## Exercise requirements
Output exactly the lines between the line that contains "In this scene, is" and the last line of the material, counting both.

## START The records

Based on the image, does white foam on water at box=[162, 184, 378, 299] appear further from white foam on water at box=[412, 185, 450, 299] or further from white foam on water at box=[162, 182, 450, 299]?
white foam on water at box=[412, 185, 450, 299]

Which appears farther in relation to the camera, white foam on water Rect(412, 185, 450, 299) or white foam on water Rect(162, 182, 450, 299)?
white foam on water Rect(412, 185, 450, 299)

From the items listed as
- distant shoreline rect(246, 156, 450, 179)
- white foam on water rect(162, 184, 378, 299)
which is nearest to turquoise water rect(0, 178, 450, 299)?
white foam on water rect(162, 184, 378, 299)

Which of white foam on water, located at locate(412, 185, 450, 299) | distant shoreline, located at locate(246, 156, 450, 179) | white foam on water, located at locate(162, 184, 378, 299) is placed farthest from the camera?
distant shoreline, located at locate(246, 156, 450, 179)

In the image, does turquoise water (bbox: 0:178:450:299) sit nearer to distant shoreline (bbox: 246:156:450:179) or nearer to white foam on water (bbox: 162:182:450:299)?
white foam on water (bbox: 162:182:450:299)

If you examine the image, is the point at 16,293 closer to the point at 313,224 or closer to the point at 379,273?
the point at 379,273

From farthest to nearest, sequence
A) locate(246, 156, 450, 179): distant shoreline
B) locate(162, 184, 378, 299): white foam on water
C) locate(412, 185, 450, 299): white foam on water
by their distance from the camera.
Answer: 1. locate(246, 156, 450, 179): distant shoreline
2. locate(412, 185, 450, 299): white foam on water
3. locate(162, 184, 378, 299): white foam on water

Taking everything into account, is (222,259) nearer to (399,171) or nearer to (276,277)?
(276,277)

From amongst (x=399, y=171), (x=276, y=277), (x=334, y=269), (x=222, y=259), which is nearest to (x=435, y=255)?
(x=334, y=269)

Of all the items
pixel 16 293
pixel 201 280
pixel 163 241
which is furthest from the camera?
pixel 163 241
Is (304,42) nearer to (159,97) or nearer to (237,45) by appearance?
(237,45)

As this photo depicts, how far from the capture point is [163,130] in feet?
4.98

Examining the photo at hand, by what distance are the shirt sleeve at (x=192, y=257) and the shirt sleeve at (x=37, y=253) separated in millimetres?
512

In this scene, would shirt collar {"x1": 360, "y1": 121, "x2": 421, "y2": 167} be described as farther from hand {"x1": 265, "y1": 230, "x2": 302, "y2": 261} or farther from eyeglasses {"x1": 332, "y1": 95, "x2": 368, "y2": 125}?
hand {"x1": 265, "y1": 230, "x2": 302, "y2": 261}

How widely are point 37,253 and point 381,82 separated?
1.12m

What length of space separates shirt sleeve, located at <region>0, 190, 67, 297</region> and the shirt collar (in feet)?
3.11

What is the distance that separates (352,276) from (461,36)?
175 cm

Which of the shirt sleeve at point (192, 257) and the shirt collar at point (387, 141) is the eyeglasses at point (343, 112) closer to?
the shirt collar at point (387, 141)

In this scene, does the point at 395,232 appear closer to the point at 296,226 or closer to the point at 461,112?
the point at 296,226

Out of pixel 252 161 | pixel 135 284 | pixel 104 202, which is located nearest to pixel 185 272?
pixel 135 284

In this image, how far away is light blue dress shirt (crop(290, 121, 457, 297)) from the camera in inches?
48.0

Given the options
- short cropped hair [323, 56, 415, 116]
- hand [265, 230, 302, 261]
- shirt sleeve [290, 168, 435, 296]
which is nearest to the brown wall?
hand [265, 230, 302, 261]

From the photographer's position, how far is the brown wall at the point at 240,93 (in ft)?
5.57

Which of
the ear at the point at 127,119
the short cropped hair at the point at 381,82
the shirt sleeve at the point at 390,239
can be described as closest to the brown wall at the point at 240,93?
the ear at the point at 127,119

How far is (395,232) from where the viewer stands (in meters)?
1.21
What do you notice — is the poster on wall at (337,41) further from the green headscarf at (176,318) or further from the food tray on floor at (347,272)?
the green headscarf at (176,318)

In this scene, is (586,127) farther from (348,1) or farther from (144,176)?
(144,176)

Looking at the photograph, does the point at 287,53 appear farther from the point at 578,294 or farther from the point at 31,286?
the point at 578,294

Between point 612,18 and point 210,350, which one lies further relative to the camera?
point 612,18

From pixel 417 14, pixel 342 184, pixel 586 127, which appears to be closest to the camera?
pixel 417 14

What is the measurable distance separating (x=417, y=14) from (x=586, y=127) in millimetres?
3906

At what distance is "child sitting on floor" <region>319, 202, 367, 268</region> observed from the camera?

## END The records

## Answer to the problem
In this scene, is (586,127) farther from (348,1) or farther from (144,176)?
(144,176)

Looking at the photograph, does the point at 287,53 appear farther from the point at 578,294 or farther from the point at 31,286?
the point at 578,294

Between point 612,18 and point 210,350, which one lies further relative to the camera?
point 612,18

From pixel 417 14, pixel 342 184, pixel 586 127, which appears to be closest to the camera?
pixel 417 14

What is the measurable distance separating (x=417, y=14) from (x=586, y=127) in millimetres?
3906

At what distance is "child sitting on floor" <region>319, 202, 367, 268</region> observed from the camera?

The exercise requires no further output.